--- DATASET ENTRIES ---

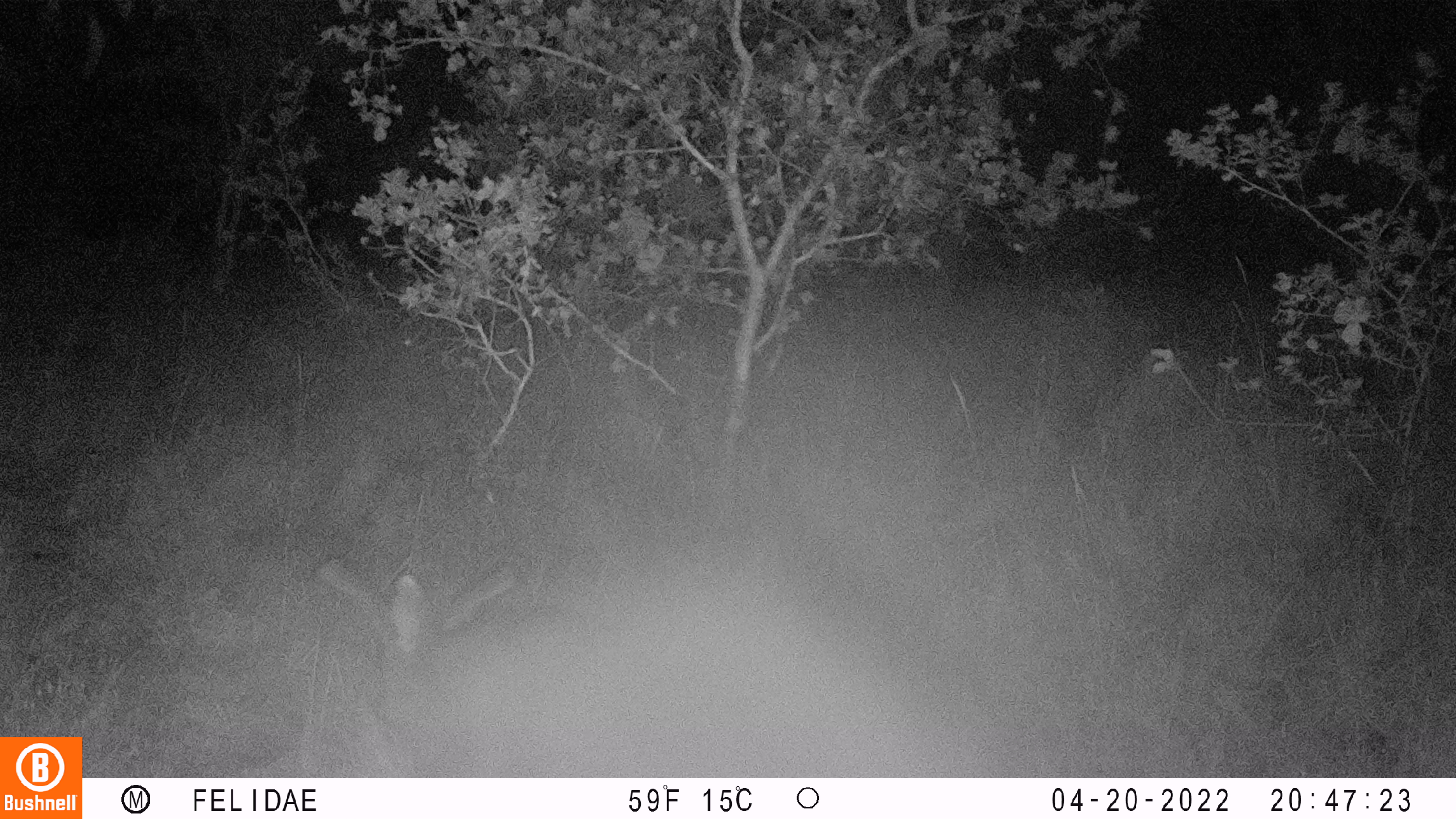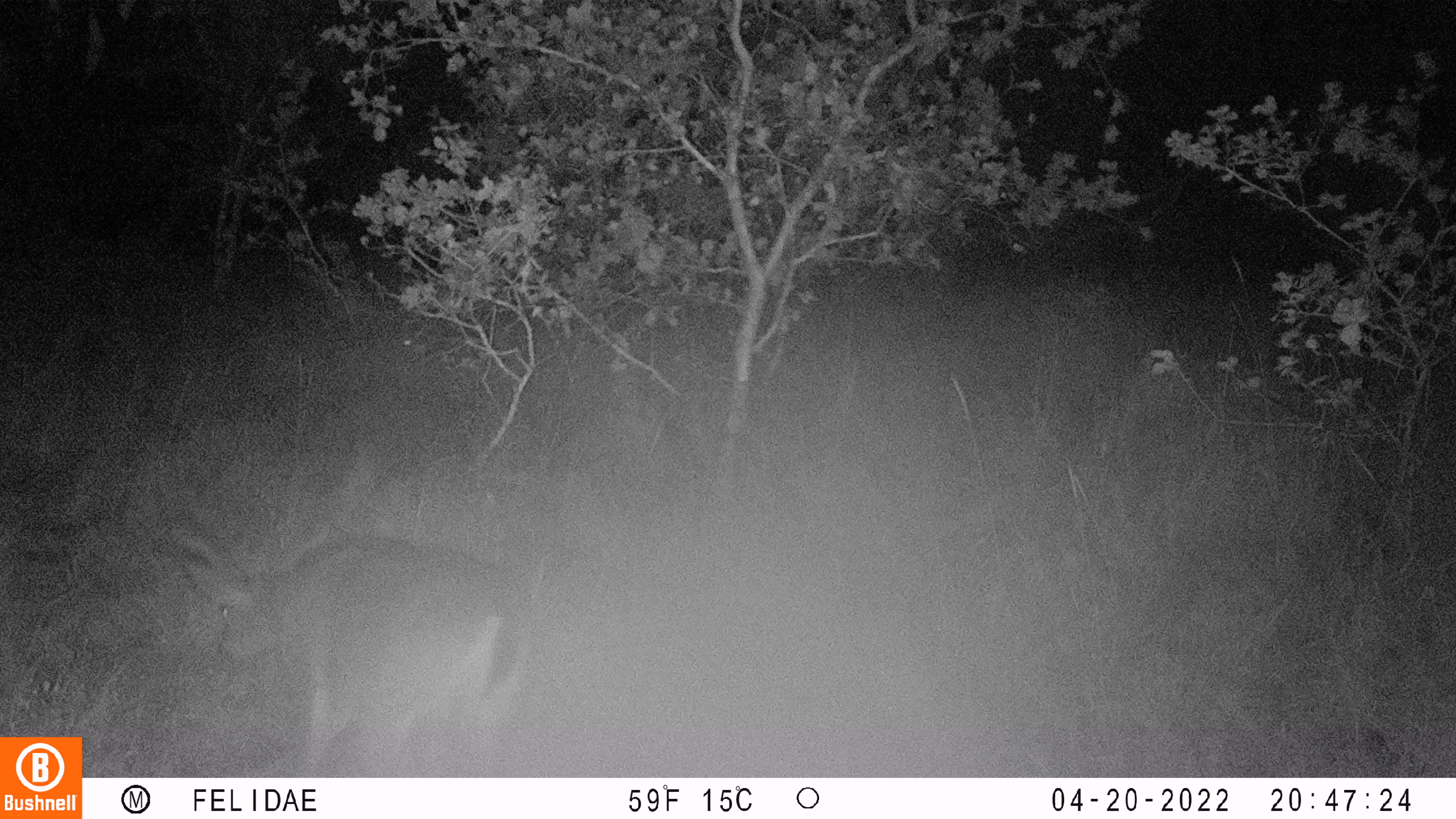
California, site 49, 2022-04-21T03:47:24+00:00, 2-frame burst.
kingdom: Animalia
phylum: Chordata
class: Mammalia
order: Artiodactyla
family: Cervidae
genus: Odocoileus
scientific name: Odocoileus hemionus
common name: mule deer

---

» **ASSIGNMENT**
Exclude the images and output the lines above exactly.

» **PROBLEM SOLUTION**
California, site 49, 2022-04-21T03:47:24+00:00, 2-frame burst.
kingdom: Animalia
phylum: Chordata
class: Mammalia
order: Artiodactyla
family: Cervidae
genus: Odocoileus
scientific name: Odocoileus hemionus
common name: mule deer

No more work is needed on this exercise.